**Spatial relationship records**:
□ □ □ □ □ □ □

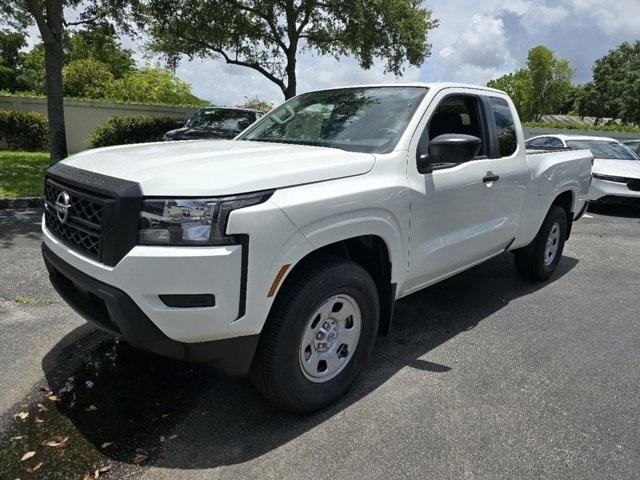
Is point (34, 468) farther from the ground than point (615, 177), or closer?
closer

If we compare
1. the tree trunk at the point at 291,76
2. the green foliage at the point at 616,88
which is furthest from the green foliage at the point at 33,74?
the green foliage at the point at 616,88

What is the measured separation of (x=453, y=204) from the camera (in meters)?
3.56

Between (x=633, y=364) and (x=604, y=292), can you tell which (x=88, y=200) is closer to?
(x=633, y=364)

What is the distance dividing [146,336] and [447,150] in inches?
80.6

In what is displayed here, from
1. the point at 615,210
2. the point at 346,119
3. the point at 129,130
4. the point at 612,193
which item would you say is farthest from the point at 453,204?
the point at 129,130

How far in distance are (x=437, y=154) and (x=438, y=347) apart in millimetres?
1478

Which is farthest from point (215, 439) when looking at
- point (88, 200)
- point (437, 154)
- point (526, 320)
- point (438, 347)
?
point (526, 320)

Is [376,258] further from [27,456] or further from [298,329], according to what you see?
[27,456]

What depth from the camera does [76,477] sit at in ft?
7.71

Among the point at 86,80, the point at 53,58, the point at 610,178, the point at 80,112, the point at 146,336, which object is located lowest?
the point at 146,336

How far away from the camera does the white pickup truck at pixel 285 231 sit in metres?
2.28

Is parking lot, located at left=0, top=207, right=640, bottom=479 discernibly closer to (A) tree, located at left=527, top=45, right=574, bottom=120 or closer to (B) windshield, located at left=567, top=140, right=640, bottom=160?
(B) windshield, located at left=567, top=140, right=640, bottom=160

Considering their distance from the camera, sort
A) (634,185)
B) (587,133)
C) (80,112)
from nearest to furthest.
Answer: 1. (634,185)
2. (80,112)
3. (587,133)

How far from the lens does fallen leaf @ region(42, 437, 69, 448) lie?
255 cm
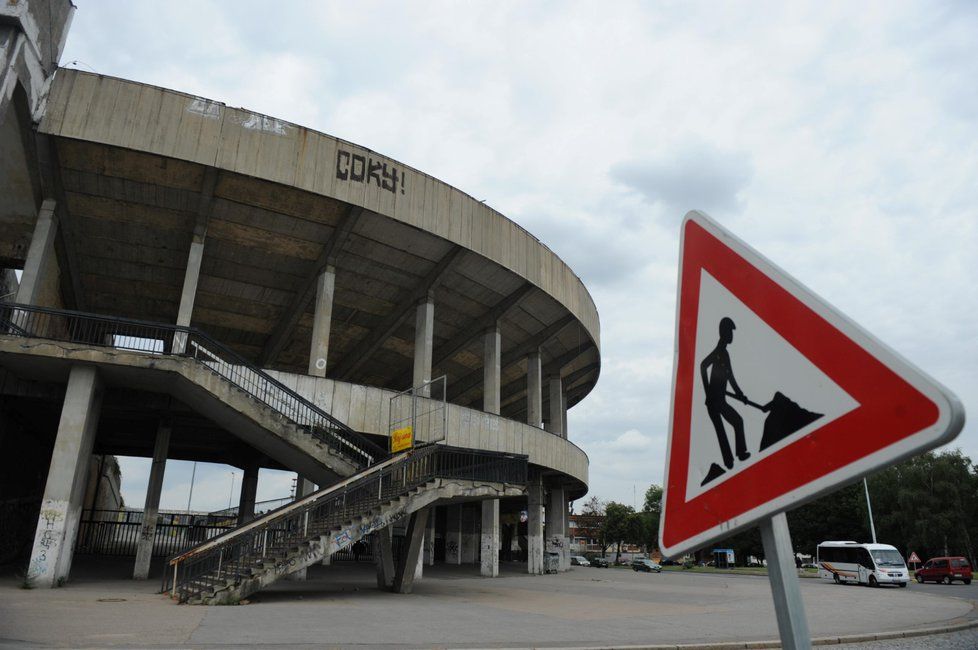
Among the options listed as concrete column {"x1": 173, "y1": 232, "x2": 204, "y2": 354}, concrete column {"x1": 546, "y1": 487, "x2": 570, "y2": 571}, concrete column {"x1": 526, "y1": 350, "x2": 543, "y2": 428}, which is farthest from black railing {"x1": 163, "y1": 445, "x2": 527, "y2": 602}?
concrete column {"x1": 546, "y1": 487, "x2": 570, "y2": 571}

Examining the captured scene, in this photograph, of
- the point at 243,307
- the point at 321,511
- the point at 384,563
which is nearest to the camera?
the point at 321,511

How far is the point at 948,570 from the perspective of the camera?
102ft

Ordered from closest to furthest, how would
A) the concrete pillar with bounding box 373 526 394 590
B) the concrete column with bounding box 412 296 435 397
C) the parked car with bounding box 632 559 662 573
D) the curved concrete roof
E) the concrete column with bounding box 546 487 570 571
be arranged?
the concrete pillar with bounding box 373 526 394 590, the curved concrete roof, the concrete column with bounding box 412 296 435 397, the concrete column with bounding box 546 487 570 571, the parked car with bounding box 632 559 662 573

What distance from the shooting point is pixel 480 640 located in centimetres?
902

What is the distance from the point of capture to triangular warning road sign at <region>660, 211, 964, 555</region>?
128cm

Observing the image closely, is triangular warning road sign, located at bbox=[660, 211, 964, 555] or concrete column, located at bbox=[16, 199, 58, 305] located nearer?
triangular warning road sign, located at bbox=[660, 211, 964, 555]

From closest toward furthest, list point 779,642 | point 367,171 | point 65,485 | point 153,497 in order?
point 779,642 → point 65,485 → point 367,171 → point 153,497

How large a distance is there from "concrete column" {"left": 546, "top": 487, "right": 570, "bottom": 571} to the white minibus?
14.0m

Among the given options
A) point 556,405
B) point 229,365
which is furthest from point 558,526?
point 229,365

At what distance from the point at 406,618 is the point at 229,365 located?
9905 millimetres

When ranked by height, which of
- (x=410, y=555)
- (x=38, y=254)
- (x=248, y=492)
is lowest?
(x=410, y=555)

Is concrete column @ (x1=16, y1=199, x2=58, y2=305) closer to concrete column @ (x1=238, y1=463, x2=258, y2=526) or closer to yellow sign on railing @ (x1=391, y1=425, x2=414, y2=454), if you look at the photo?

□ □ □ □ □ □ □

**WHAT YOU WILL DO**: Reproduce the full listing faithfully, but do not carry over any pictures.

**EXERCISE SOLUTION**:
Is point (34, 468) farther from the ground than point (615, 177), or closer?
closer

If we compare
1. the tree trunk at the point at 291,76
2. the green foliage at the point at 616,88
which is furthest from the green foliage at the point at 33,74?
the green foliage at the point at 616,88

What is the measured separation of (x=453, y=204) from the camera (in meters)?
3.56

Between (x=633, y=364) and (x=604, y=292), can you tell which (x=88, y=200) is closer to?
(x=633, y=364)

What is the distance dividing [146,336] and [447,150] in inches?
80.6

In what is displayed here, from
1. the point at 615,210
2. the point at 346,119
3. the point at 129,130
4. the point at 612,193
which item would you say is farthest from the point at 453,204?
the point at 129,130

How far in distance are (x=437, y=154) and (x=438, y=347) apart in millimetres?
1478

Which is farthest from point (215, 439) when looking at
- point (88, 200)
- point (437, 154)
- point (526, 320)
- point (438, 347)
?
point (526, 320)

Is [376,258] further from [27,456] or further from [298,329], according to what you see?
[27,456]

What depth from the camera does [76,477] sit at in ft?
7.71

Among the point at 86,80, the point at 53,58, the point at 610,178, the point at 80,112, the point at 146,336, which object is located lowest?
the point at 146,336

How far away from the camera does the white pickup truck at pixel 285 231 sit in metres?
2.28

Is parking lot, located at left=0, top=207, right=640, bottom=479 discernibly closer to (A) tree, located at left=527, top=45, right=574, bottom=120 or closer to (B) windshield, located at left=567, top=140, right=640, bottom=160?
(B) windshield, located at left=567, top=140, right=640, bottom=160

Considering their distance from the camera, sort
A) (634,185)
B) (587,133)
C) (80,112)
from nearest to furthest.
Answer: 1. (634,185)
2. (80,112)
3. (587,133)

How far from the lens does fallen leaf @ region(42, 437, 69, 448) lie?
255 cm
Among the options listed as concrete column {"x1": 173, "y1": 232, "x2": 204, "y2": 354}, concrete column {"x1": 546, "y1": 487, "x2": 570, "y2": 571}, concrete column {"x1": 526, "y1": 350, "x2": 543, "y2": 428}, which is farthest from black railing {"x1": 163, "y1": 445, "x2": 527, "y2": 602}?
concrete column {"x1": 546, "y1": 487, "x2": 570, "y2": 571}

Examining the captured scene, in this photograph, of
- the point at 243,307
- the point at 321,511
- the point at 384,563
which is nearest to the camera?
the point at 321,511

How far is the point at 948,570 from the perspective of the camera?
102ft

Ordered from closest to furthest, how would
A) the concrete pillar with bounding box 373 526 394 590
B) the concrete column with bounding box 412 296 435 397
C) the parked car with bounding box 632 559 662 573
D) the curved concrete roof
E) the concrete column with bounding box 546 487 570 571
be arranged?
the concrete pillar with bounding box 373 526 394 590, the curved concrete roof, the concrete column with bounding box 412 296 435 397, the concrete column with bounding box 546 487 570 571, the parked car with bounding box 632 559 662 573

What distance from the shooting point is pixel 480 640 located in centimetres?
902

What is the distance from the point of capture to triangular warning road sign at <region>660, 211, 964, 555</region>?
128cm

Observing the image closely, is triangular warning road sign, located at bbox=[660, 211, 964, 555] or concrete column, located at bbox=[16, 199, 58, 305] located nearer?
triangular warning road sign, located at bbox=[660, 211, 964, 555]

From closest toward furthest, list point 779,642 | point 367,171 | point 65,485 | point 153,497 in order?
point 779,642 → point 65,485 → point 367,171 → point 153,497

How large a distance is there from "concrete column" {"left": 546, "top": 487, "right": 570, "bottom": 571} to the white minibus?
14.0m

Among the given options
A) point 556,405
B) point 229,365
which is furthest from point 558,526?
point 229,365

At what distance from the point at 406,618 is the point at 229,365 located?
9905 millimetres

When ranked by height, which of
- (x=410, y=555)
- (x=38, y=254)
- (x=248, y=492)
is lowest?
(x=410, y=555)

Is concrete column @ (x1=16, y1=199, x2=58, y2=305) closer to concrete column @ (x1=238, y1=463, x2=258, y2=526) or closer to yellow sign on railing @ (x1=391, y1=425, x2=414, y2=454), if you look at the photo?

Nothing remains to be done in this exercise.